Why does net worth matter to franchisors
Your net worth lets franchisors know how good you are at managing money and how well you will be able to help them grow their brands. A high net worth tells a franchisor that you carefully select opportunities to go for, and this will make them want you the more. If you have a decent new worth, it will show that you spend your money wisely, which may mean that you will maintain the characteristic when you own a franchise. Franchisors are looking for people who can manage the finances of the business smartly to ensure that they can grow with time.
How much net worth do you need?
The answer to this question will depend on the franchisor and the initial investment needed to purchase a franchise. It usually ranges from $100,000 to $300,000 but can be significantly lower for businesses that don’t require much capital to start.

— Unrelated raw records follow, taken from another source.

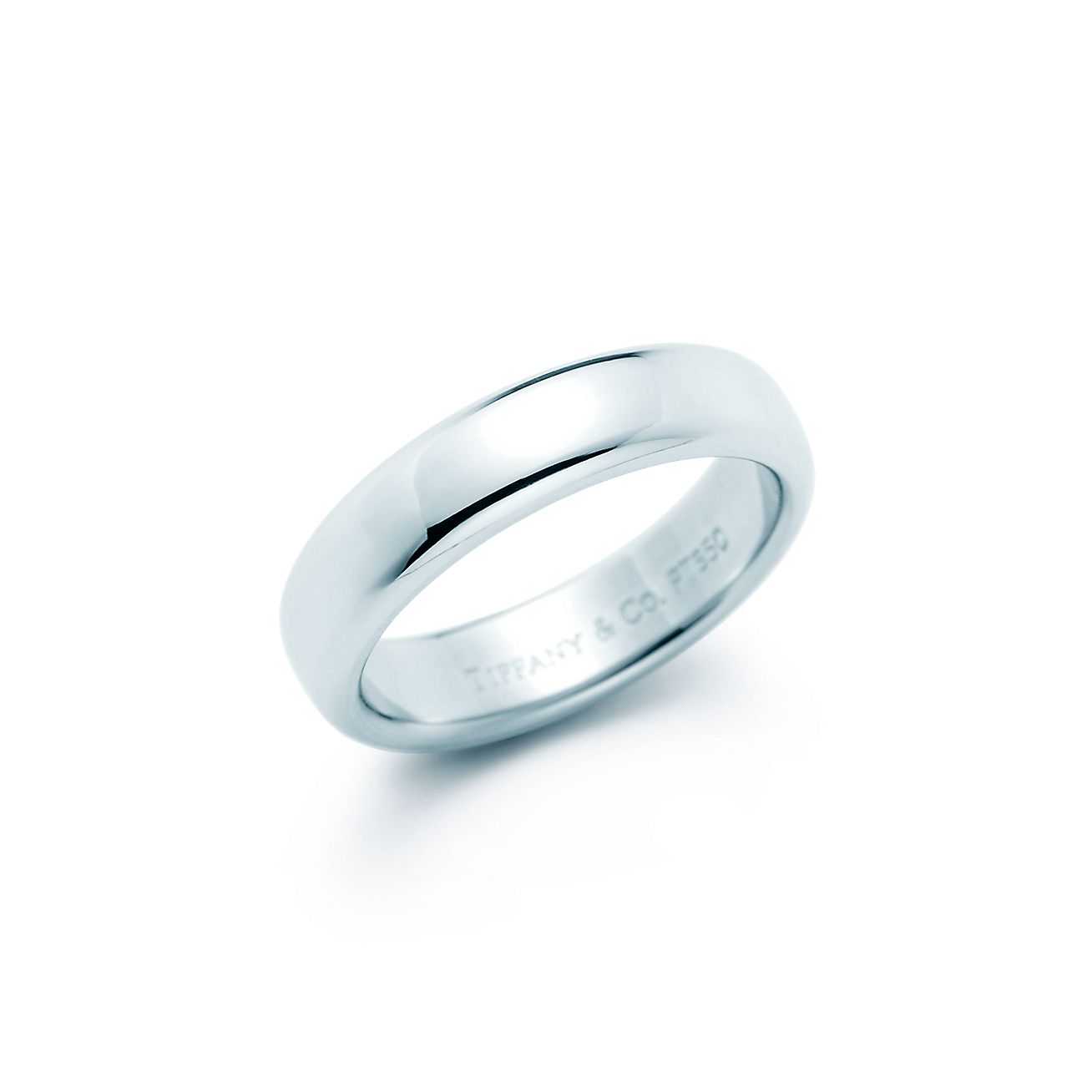 Obruchalnoe Kolco Tiffany Classic Platina Shirina 4 5 Mm Tiffany Co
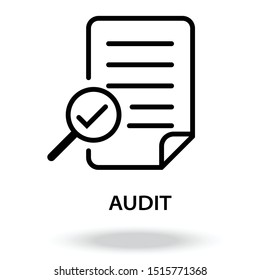 Audit Icon Vector Stock Vector (Royalty Free) 723703846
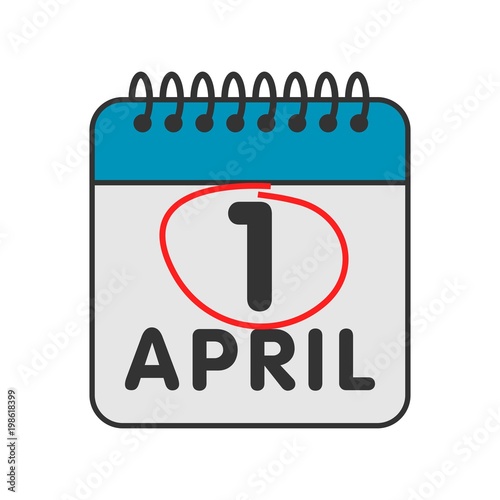 april fool's day ilustration vector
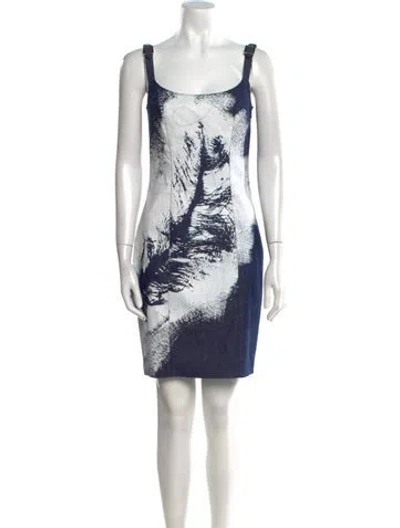 Pre-owned Dior Vintage Mini Dress In Blue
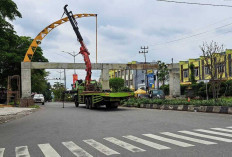 Tanpa APBD, Perbaikan Tahap Kedua Gerbang Selamat Datang Prabumulih Ditarget Rampung 2026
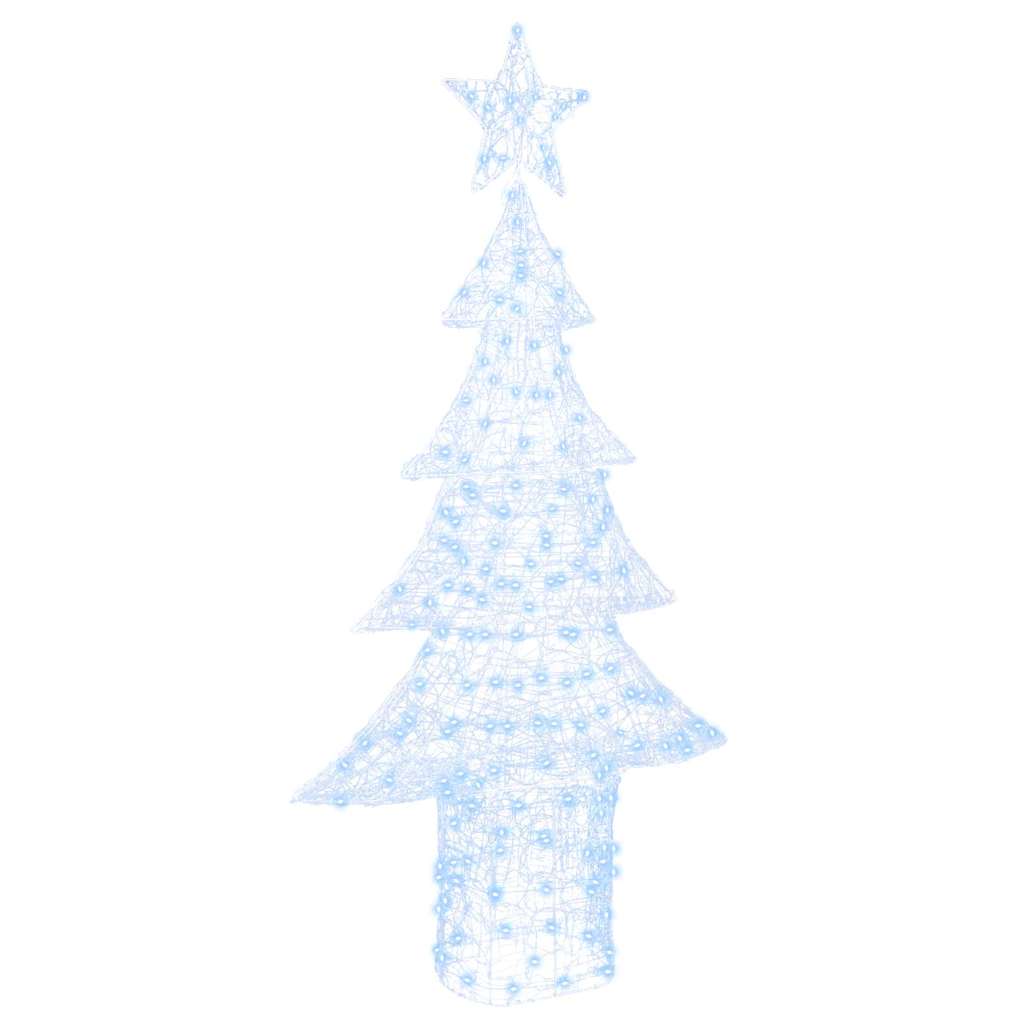 VidaXL Árbol de Navidad con 240 LED blanco frío 180 cm acrílico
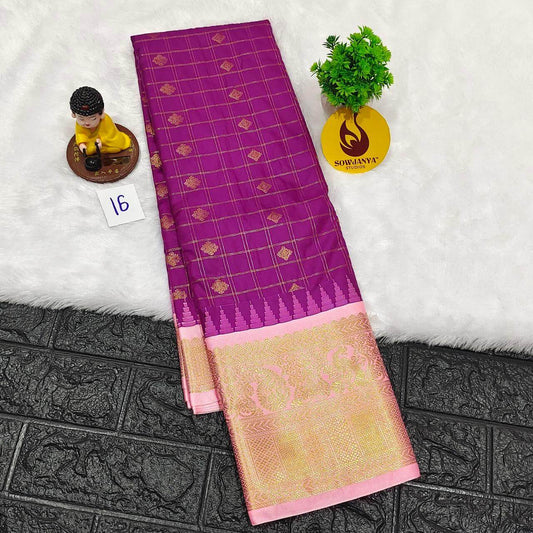 Premium Semi Gadwal  Sarees - VIBE16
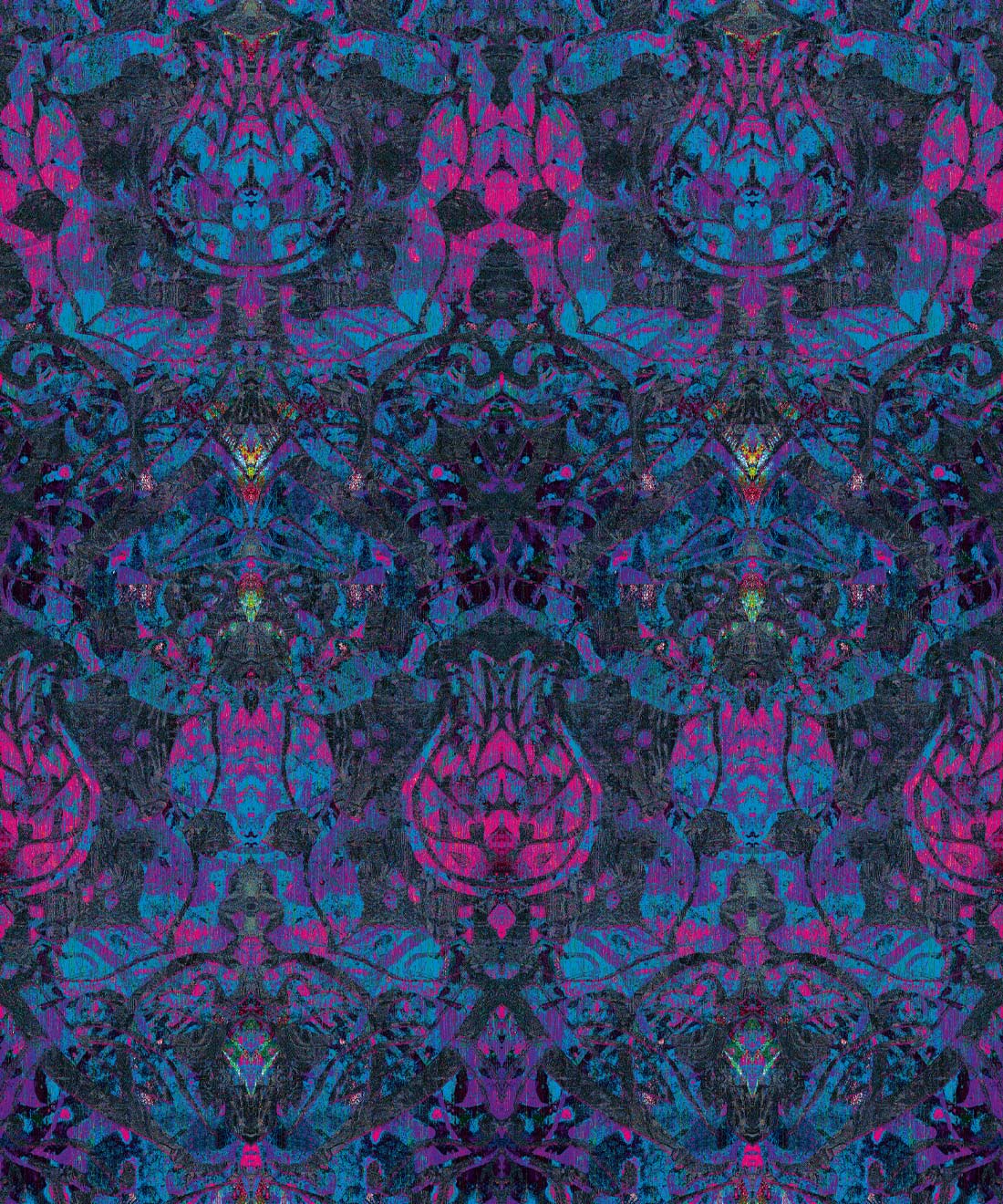 Damask Tulip Wallpaper
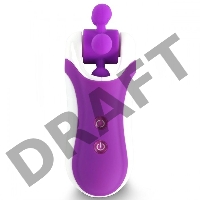 Фиолетовый оросимулятор Clitella со сменными насадками для вращения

The net worth requirement can indicate how selective the franchisor is likely to be. If the net worth required is low, the number of eligible franchisees will be higher, which might mean that you are venturing into an overcrowded marketplace.
However, it’s important to note that net worth is not the only thing that the franchisor considers when evaluating a prospective franchisee. They will also consider your business and industry experience, initial deposit to purchase the franchise (excluding financing), and whether you have previously operated a franchise before.
How to calculate your net worth
Determining your net worth is easy. Begin with your assets. These may include cash at hand or other financial assets, investments, personal property, and retirement savings. You then need to make a list of your liabilities, such as auto and house loans, credit card debts, school loan, or any other debts you have got. Deduct the liabilities from your assets. The remainder is your net worth.
What if your net worth is not that great?
If you are not eligible for the franchise you are interested in, try to improve your net worth. Clear your loans and credit cards to lower your liabilities. If you intend to continue working for some more time before buying a franchise, concentrate on saving to raise those assets. You can then begin to search for your dream franchise again once your numbers improve.